▶ **Exercise**
Repeat every line of the material, character for character.

◇ ◇ ◇ ◇

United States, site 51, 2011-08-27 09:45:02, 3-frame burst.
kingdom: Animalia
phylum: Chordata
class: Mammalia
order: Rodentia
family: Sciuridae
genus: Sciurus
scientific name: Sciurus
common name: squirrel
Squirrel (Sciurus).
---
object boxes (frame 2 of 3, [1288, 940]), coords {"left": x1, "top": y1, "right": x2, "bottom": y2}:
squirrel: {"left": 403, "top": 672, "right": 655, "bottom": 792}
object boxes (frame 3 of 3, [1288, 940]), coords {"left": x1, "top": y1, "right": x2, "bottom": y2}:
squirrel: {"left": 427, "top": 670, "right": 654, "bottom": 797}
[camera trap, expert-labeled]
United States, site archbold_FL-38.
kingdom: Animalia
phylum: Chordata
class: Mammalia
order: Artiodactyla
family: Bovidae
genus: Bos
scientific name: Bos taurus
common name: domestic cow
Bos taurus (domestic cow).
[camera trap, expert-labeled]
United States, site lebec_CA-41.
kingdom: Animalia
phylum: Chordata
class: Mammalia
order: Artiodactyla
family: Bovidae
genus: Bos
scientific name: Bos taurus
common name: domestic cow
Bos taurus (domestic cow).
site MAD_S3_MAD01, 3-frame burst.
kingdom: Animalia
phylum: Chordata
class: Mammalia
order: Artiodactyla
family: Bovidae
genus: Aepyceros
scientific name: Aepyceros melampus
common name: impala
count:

◇ ◇ ◇ ◇

▶ **Task response**
United States, site 51, 2011-08-27 09:45:02, 3-frame burst.
kingdom: Animalia
phylum: Chordata
class: Mammalia
order: Rodentia
family: Sciuridae
genus: Sciurus
scientific name: Sciurus
common name: squirrel
Squirrel (Sciurus).
---
object boxes (frame 2 of 3, [1288, 940]), coords {"left": x1, "top": y1, "right": x2, "bottom": y2}:
squirrel: {"left": 403, "top": 672, "right": 655, "bottom": 792}
object boxes (frame 3 of 3, [1288, 940]), coords {"left": x1, "top": y1, "right": x2, "bottom": y2}:
squirrel: {"left": 427, "top": 670, "right": 654, "bottom": 797}
[camera trap, expert-labeled]
United States, site archbold_FL-38.
kingdom: Animalia
phylum: Chordata
class: Mammalia
order: Artiodactyla
family: Bovidae
genus: Bos
scientific name: Bos taurus
common name: domestic cow
Bos taurus (domestic cow).
[camera trap, expert-labeled]
United States, site lebec_CA-41.
kingdom: Animalia
phylum: Chordata
class: Mammalia
order: Artiodactyla
family: Bovidae
genus: Bos
scientific name: Bos taurus
common name: domestic cow
Bos taurus (domestic cow).
site MAD_S3_MAD01, 3-frame burst.
kingdom: Animalia
phylum: Chordata
class: Mammalia
order: Artiodactyla
family: Bovidae
genus: Aepyceros
scientific name: Aepyceros melampus
common name: impala
count:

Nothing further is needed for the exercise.